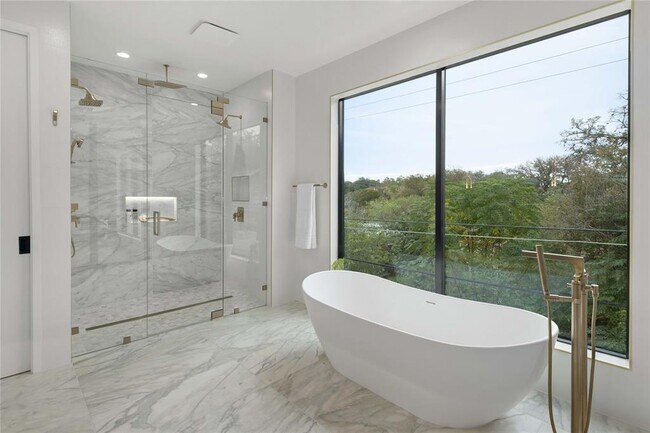 Building Photo - 2401 Oakhaven Cir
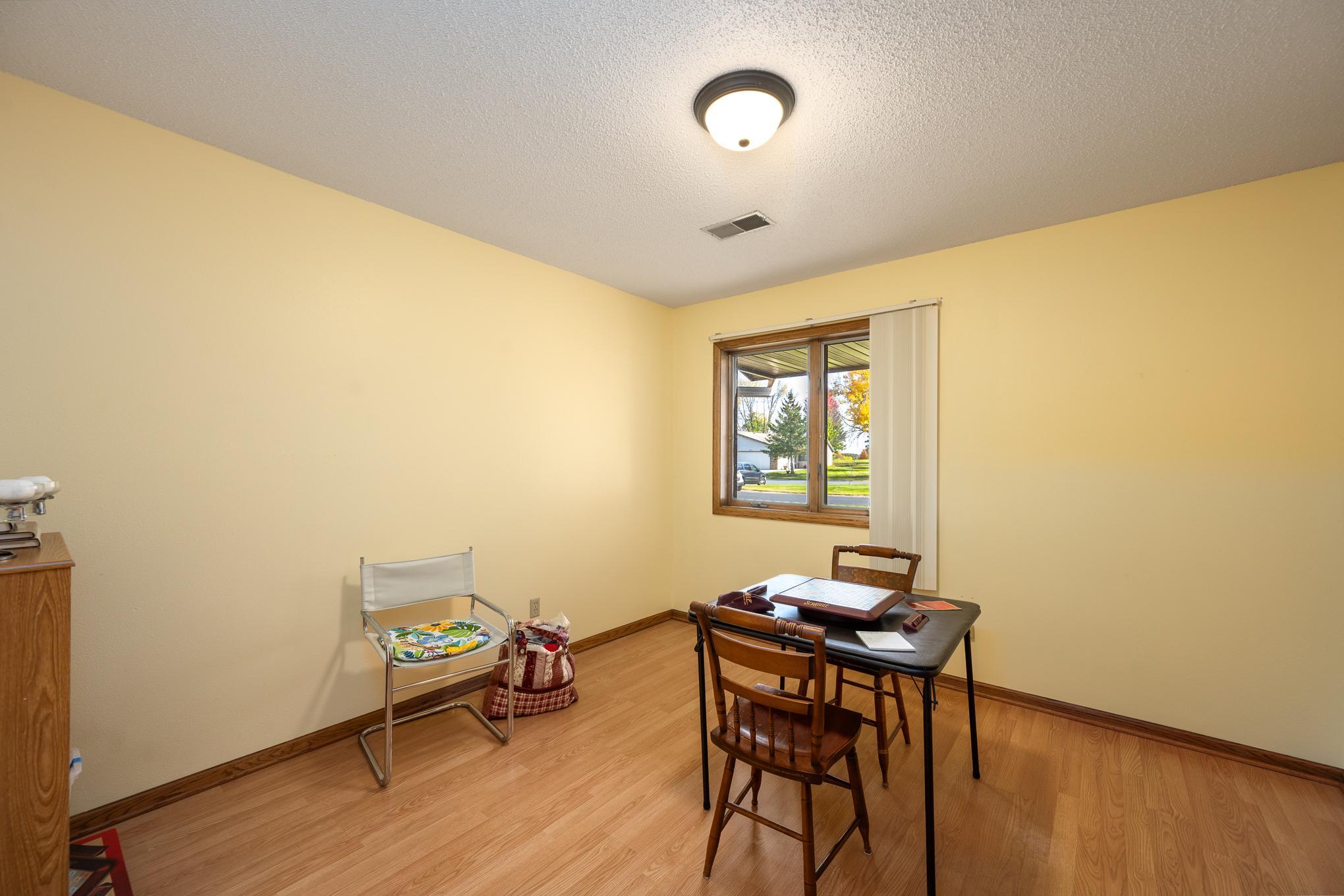 606 Pondhurst Drive Property Photo 10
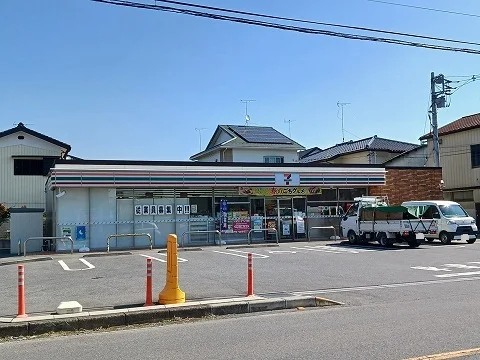 セブンイレブンまで220m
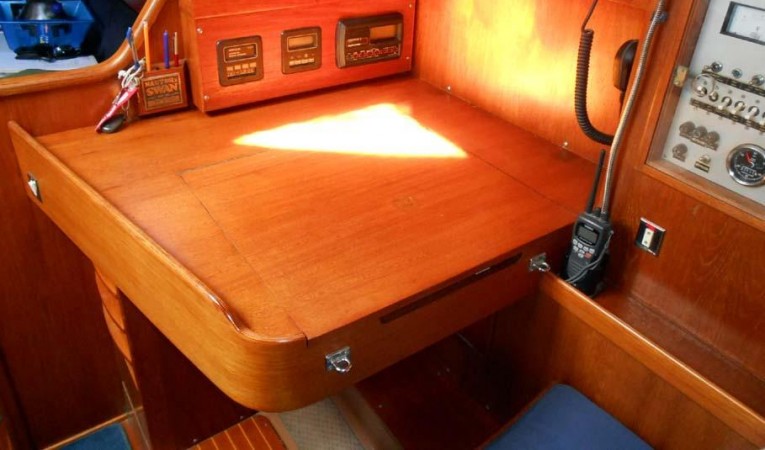 37 Nautor Swan Navigation station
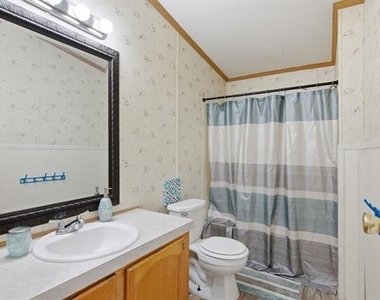 301 Elm Lane - Photo Thumbnail 33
──────────
Your goal — Give back every entry in full, exactly as written, with no picture included.

Solution below —
 Building Photo - 2401 Oakhaven Cir
 606 Pondhurst Drive Property Photo 10
 セブンイレブンまで220m
 37 Nautor Swan Navigation station
 301 Elm Lane - Photo Thumbnail 33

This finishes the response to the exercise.